Stellungnahmen aus der Friedensbewegung zum Irak

Im Folgenden dokumentieren wir zwei aktuelle Stellungnahmen aus der Friedensbewegung, die sich mit der akuten Kriegsgefahr befassen.


Die Kriegsgefahr ist nicht gebannt

Friedensbewegung will "Achse des Friedens" neu beleben

Stellungnahme des Bundesausschusses Friedensratschlag zum Einlenken Iraks in der Waffeninspektionsfrage


Der Bundesausschuss Friedensratschlag begrüßt die Zusicherung der irakischen Regierung, "die Rückkehr der Waffeninspekteure der Vereinten Nationen ohne Bedingungen zu erlauben". Das war ein überfälliger Schritt, da Bagdad damit nur der herrschenden "Beschlusslage" des UN-Sicherheitsrats nachkommt. Aus Sicht des Irak ist dieser Schritt mit einem weit gehenden Verzicht auf bisherige Positionen verbunden, die zum Teil durchaus begründet waren. Wir denken insbesondere an die Forderung nach einer Aufhebung des seit 12 Jahren andauernden Wirtschaftsembargos, an dessen Folgen bisher Hunderttausende Zivilpersonen, darunter viele Kinder und alte Menschen, gestorben sind. Wir denken aber auch an den Missbrauch der UN-Waffeninspektionen zu Zwecken geheimdienstlicher Tätigkeiten durch einzelne US-amerikanische Inspekteure.

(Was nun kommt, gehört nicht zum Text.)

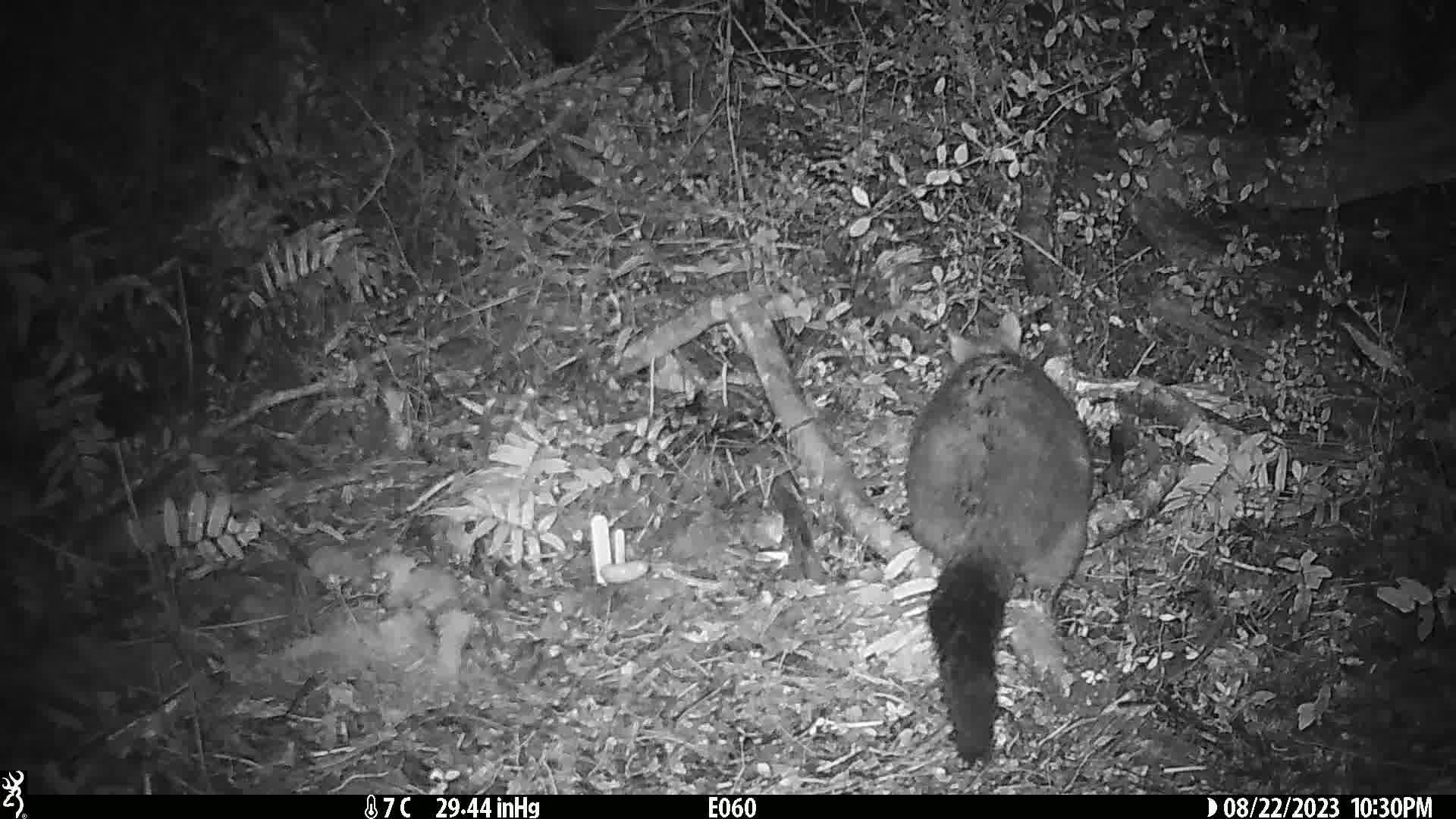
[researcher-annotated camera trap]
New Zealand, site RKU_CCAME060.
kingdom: Animalia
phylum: Chordata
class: Mammalia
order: Diprotodontia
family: Phalangeridae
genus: Trichosurus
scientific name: Trichosurus vulpecula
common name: common brushtail possum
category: possum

Der Bundesausschuss Friedensratschlag begrüßt die positiven Reaktionen aus vielen Hauptstädten der Welt und aus dem UN-Hauptquartier. Die Einladung des Irak aufzugreifen und in direkten Gesprächen zwischen UN-Generalsekretär und der irakischen Regierung schnellstens zu konkretisieren und praktisch umzusetzen, ist das Gebot der Stunde.

Der Bundesausschuss Friedensratschlag begrüßt auch die Haltung der Bundesregierung und das spontane Angebot des Bundeskanzlers, deutsche Waffeninspekteure für die UN-Mission zur Verfügung zu stellen. Es ist in der Tat so, dass Deutschland über vielfältige Erfahrungen auf dem Feld irakischer Rüstungsprogramme verfügt, waren doch noch vor dem Golfkrieg 1991 zahlreiche deutsche Firmen an der irakischen Aufrüstung beteiligt gewesen.

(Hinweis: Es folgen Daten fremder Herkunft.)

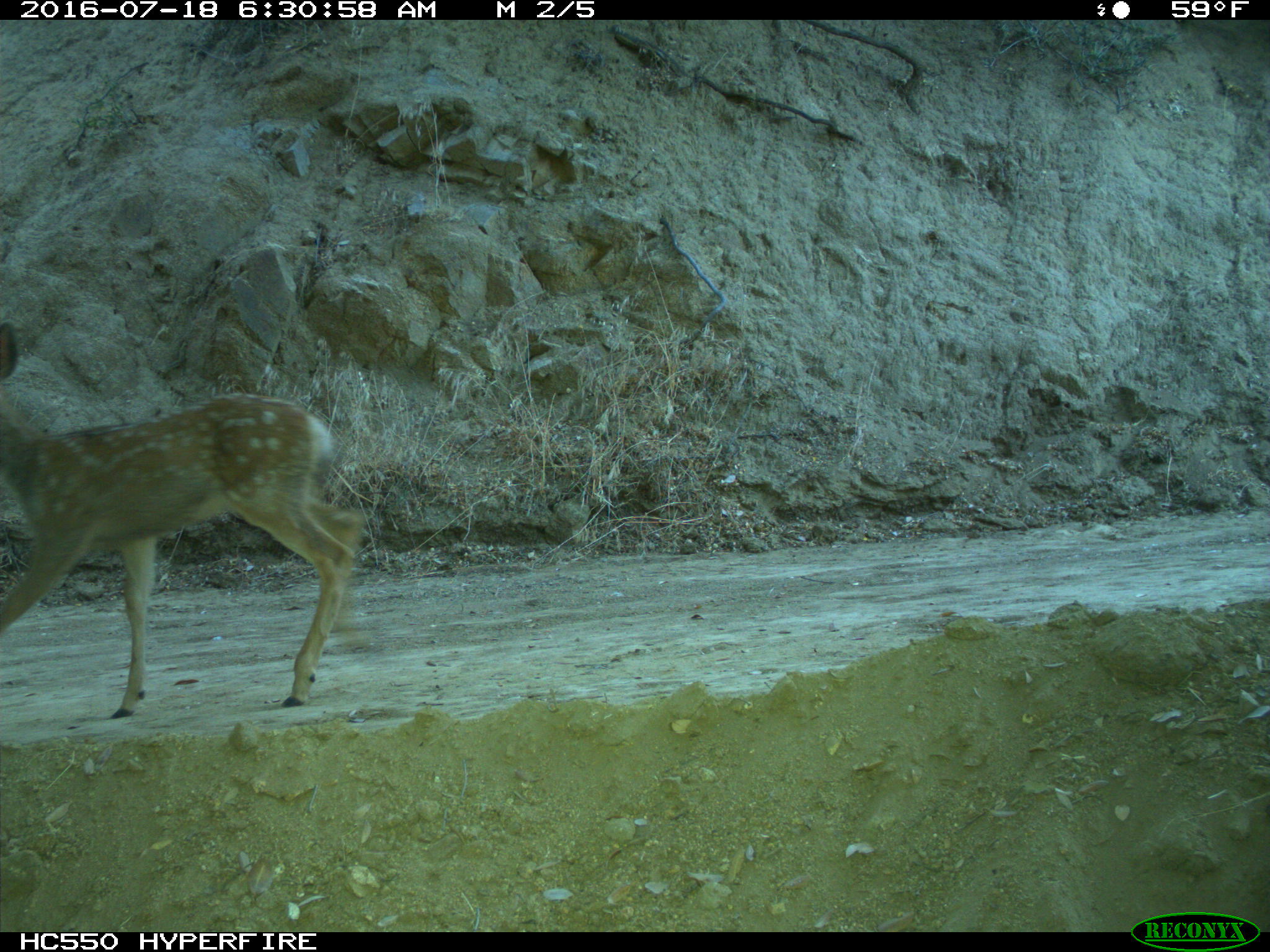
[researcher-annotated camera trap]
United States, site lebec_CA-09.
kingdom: Animalia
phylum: Chordata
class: Mammalia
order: Artiodactyla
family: Cervidae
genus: Odocoileus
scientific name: Odocoileus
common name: deer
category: unidentified deer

Der Bundesausschuss Friedensratschlag warnt aber auch davor, sich nun in Sicherheit zu wiegen. Die Kriegsgefahr ist noch lange nicht gebannt. Dies verdeutlichen die Reaktionen aus Washington und London auf das Angebot Iraks. Sowohl die US-Administration als auch der britische Premierminister Blair haben in den letzten Wochen immer wieder betont, dass ihnen nicht nur an der Vernichtung der - vermuteten - irakischen Massenvernichtungsarsenale gelegen ist, sondern dass sie die Machthaber in Bagdad stürzen und durch ein ihnen wohl gesonnenes Regime ersetzen wollen. US-Finanzminister Paul O'Neill sagte wörtlich: "Saddam Hussein muss gehen. Es muss einen Regimewechsel geben." Beide Regierungen dringen weiter auf eine UN-Resolution, die ihnen den Weg für den seit langem angekündigten und wohl auch schon vorbereiteten Krieg ebnen soll. US-Präsident Bush hat in seiner Rede vor der UN-Generalversammlung am 12. September unmissverständlich erklärt, dass er notfalls auch ohne UN-Mandat den Sturz Saddams herbeiführen wird. "Ein Regime, das seine Legitimität verloren hat, wird auch seine Macht verlieren", sagte er und fügte hinzu: "Wir können nicht daneben stehen und nichts unternehmen, während Gefahr im Verzug ist." Schließlich drohte er den Vereinten Nationen: "Wir müssen für Sicherheit und die dauerhaften Rechte und Hoffnungen der Menschheit einstehen. Aufgrund ihres Erbes und ihrer Entscheidung werden die Vereinigten Staaten von Amerika sich dafür einsetzen. Und, verehrte Delegierte der Vereinten Nationen, Sie haben die Macht, dies ebenfalls zu tun."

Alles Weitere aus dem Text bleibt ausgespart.